Exercise set:
1. Using the cocobolo thread below, decide whether each statement agrees with it: (a) Cocobolo usually needs stabilizing. (b) One poster reports never having had a problem working with cocobolo. (c) Gloves are suggested because some people can get skin rashes from Cocobolo. For each, answer yes or no and quote the deciding words.
2. Identify every line of the records that contains the word "farther", and copy each of those lines. Case counts.
** Start of Document **
# any problems using unstabilized Cocobolo and Sonokeling



## WarrenB (May 9, 2014)

I picked up a block of Cocobolo and Sonokeling to do a Wa handle, any issues using these unstabilized? I believe they are both classed as proper hard woods so should be ok?


----------



## WillC (May 9, 2014)

Cocobolo is one that is usually very stable and not requiring stabilising. A serious advantage to stabilised wood is it does not require coats and coats of oil to get a lasting finish, cocobolo though, is very low maintenance in its natural state I have found, as its very dense and oily, probably not the right word, but seems to have natural oils and won't need to soak up a load of finishing oil.


----------



## WarrenB (May 9, 2014)

WillC said:


> Cocobolo is one that is usually very stable and not requiring stabilising. A serious advantage to stabilised wood is it does not require coats and coats of oil to get a lasting finish, cocobolo though, is very low maintenance in its natural state I have found, as its very dense and oily, probably not the right word, but seems to have natural oils and won't need to soak up a load of finishing oil.


Thanks Will, well it will be my first handle so I guess I will have more to worry about than just the wood anyway:biggrin:


----------



## icanhaschzbrgr (May 10, 2014)

Warren, just remember that cocobolo is pretty allergic for many people. Make sure you are well protected from dust (both eyes and airways).
I like Cocobolo because it's not prone to cracking, pretty easy to polish and shape. 

I'd also recommend having a look here http://www.kitchenknifeforums.com/showthread.php/17926-gluing-cocobolo and repeat about grain filling by Mark and Mikey here http://www.kitchenknifeforums.com/s...he-blackisted-and-the-best?highlight=Cocobolo


----------



## WarrenB (May 10, 2014)

icanhaschzbrgr said:


> Warren, just remember that cocobolo is pretty allergic for many people. Make sure you are well protected from dust (both eyes and airways).
> I like Cocobolo because it's not prone to cracking, pretty easy to polish and shape.
> 
> I'd also recommend having a look here http://www.kitchenknifeforums.com/showthread.php/17926-gluing-cocobolo and repeat about grain filling by Mark and Mikey here http://www.kitchenknifeforums.com/s...he-blackisted-and-the-best?highlight=Cocobolo



Thanks for the links, got a good respirator/mask that I use for work, will make sure I have the correct type of filters installed before I go anywhere near the Cocobolo then:thumbsup:


----------



## Dream Burls (May 10, 2014)

You might want to use gloves too. I've heard that some people can get skin rashes from Cocobolo.


----------



## WarrenB (May 12, 2014)

Dream Burls said:


> You might want to use gloves too. I've heard that some people can get skin rashes from Cocobolo.


Thanks for the info, hate working with gloves on but better than a rash though


----------



## mkriggen (May 12, 2014)

The warnings about working with cocobolo are all valid but don't let them scare you. The two key words are "some people". I've personally never had any problem working with it.

Be well,
Mikey


----------



## WarrenB (May 13, 2014)

mkriggen said:


> The warnings about working with cocobolo are all valid but don't let them scare you. The two key words are "some people". I've personally never had any problem working with it.
> 
> Be well,
> Mikey



Well I can never recall having a reaction to anything in my life(cue the rash from the cocobolo:biggrin I always use a good quality mask/respirator when sanding, think it comes out of habit from work when I sand walls, doors, windows etc.


----------
** End of Document **
** Start of Supplied records **
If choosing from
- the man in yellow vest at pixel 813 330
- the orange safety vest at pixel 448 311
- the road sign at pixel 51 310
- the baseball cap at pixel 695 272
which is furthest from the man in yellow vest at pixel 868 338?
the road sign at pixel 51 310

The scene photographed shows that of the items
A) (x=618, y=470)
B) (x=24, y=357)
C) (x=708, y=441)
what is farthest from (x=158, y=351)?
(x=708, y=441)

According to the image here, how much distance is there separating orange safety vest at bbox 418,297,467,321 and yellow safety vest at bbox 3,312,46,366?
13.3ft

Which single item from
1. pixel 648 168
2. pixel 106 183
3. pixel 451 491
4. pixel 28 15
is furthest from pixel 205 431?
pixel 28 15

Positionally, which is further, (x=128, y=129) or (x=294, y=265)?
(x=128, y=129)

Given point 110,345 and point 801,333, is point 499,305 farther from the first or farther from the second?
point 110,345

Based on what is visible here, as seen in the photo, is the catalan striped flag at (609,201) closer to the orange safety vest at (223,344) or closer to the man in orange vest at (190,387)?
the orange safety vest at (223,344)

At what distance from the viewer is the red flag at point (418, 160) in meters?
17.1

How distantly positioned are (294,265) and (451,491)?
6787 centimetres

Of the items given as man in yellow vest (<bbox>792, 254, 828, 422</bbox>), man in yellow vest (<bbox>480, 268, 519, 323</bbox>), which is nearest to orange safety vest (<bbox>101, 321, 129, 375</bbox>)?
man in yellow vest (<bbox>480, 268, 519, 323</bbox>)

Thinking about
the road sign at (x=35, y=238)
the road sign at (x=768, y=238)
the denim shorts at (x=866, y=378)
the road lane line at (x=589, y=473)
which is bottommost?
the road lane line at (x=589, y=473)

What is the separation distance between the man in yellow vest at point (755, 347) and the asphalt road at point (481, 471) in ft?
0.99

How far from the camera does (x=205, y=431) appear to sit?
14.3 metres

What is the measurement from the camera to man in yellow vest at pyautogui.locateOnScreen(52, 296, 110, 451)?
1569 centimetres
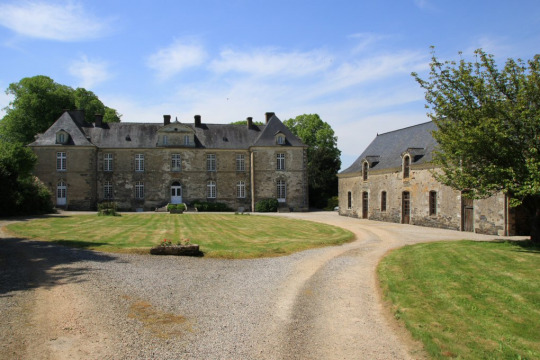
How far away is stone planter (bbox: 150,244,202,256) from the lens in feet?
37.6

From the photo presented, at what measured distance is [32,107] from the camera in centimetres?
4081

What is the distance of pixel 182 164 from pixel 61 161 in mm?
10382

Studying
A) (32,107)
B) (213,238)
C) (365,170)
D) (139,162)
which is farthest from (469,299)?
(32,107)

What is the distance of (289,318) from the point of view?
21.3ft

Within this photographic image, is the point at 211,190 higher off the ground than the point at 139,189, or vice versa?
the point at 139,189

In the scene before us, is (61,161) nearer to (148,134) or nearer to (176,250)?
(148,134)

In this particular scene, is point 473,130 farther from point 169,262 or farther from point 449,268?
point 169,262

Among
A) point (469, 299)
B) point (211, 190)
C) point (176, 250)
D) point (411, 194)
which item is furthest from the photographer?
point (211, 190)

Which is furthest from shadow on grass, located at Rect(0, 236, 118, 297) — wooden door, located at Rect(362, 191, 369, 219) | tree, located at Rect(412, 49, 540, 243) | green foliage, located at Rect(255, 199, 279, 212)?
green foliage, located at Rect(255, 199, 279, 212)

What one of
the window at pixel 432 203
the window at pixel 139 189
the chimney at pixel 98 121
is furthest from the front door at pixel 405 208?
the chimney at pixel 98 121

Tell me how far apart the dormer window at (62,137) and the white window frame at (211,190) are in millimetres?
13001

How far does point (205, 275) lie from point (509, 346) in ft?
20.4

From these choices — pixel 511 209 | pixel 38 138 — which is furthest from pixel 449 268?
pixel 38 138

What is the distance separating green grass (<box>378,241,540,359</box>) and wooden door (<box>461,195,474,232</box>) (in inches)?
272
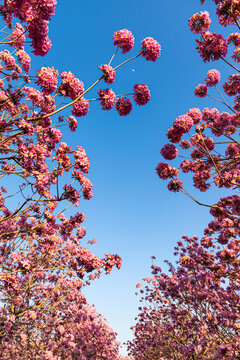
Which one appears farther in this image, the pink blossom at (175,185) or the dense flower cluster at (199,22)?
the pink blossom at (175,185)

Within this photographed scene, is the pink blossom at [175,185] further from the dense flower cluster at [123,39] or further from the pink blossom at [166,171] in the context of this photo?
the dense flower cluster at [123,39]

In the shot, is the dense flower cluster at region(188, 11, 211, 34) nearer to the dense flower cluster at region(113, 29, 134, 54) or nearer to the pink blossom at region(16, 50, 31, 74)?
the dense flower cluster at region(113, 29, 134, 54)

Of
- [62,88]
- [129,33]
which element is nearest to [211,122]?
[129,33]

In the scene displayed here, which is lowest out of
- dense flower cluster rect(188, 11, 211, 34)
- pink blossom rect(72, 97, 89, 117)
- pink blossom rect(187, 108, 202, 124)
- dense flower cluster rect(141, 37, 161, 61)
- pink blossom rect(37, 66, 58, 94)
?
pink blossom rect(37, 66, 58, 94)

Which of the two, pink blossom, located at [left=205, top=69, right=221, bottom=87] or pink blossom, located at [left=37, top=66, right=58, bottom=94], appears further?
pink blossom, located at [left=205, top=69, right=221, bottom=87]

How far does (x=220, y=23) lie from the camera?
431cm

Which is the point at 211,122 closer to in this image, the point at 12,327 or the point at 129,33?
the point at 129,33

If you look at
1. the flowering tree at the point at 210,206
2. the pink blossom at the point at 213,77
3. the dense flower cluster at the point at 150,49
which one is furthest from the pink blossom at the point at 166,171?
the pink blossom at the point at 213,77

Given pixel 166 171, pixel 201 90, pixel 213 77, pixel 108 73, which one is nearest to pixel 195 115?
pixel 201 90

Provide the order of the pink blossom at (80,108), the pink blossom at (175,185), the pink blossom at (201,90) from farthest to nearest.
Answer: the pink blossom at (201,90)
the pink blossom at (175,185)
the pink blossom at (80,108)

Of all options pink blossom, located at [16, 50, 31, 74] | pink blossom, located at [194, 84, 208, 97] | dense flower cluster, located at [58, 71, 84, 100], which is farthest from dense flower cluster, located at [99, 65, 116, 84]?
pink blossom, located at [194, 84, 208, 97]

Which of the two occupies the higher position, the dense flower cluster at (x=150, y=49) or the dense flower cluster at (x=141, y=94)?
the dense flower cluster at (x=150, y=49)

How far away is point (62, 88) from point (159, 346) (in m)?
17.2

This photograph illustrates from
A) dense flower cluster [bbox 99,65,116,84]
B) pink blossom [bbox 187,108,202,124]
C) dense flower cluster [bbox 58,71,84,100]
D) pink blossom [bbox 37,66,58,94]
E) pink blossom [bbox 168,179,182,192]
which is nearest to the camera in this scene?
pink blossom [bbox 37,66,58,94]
** End of Supplied records **
** Start of Supplied records **
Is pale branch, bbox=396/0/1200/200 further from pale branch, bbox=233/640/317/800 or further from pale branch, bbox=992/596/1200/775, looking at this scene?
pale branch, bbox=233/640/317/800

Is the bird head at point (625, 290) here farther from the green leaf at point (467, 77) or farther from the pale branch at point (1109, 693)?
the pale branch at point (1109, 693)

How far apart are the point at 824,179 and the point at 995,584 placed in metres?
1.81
** End of Supplied records **
Solutions:
1.
(a) No: "Cocobolo is one that is usually very stable and not requiring stabilising."
(b) Yes: "I've personally never had any problem working with it."
(c) Yes: "You might want to use gloves too. I've heard that some people can get skin rashes from Cocobolo."

2.
Given point 110,345 and point 801,333, is point 499,305 farther from the first or farther from the second?
In this particular scene, is point 473,130 farther from point 169,262 or farther from point 449,268?
Which one appears farther in this image, the pink blossom at (175,185) or the dense flower cluster at (199,22)?
Is the bird head at point (625, 290) here farther from the green leaf at point (467, 77) or farther from the pale branch at point (1109, 693)?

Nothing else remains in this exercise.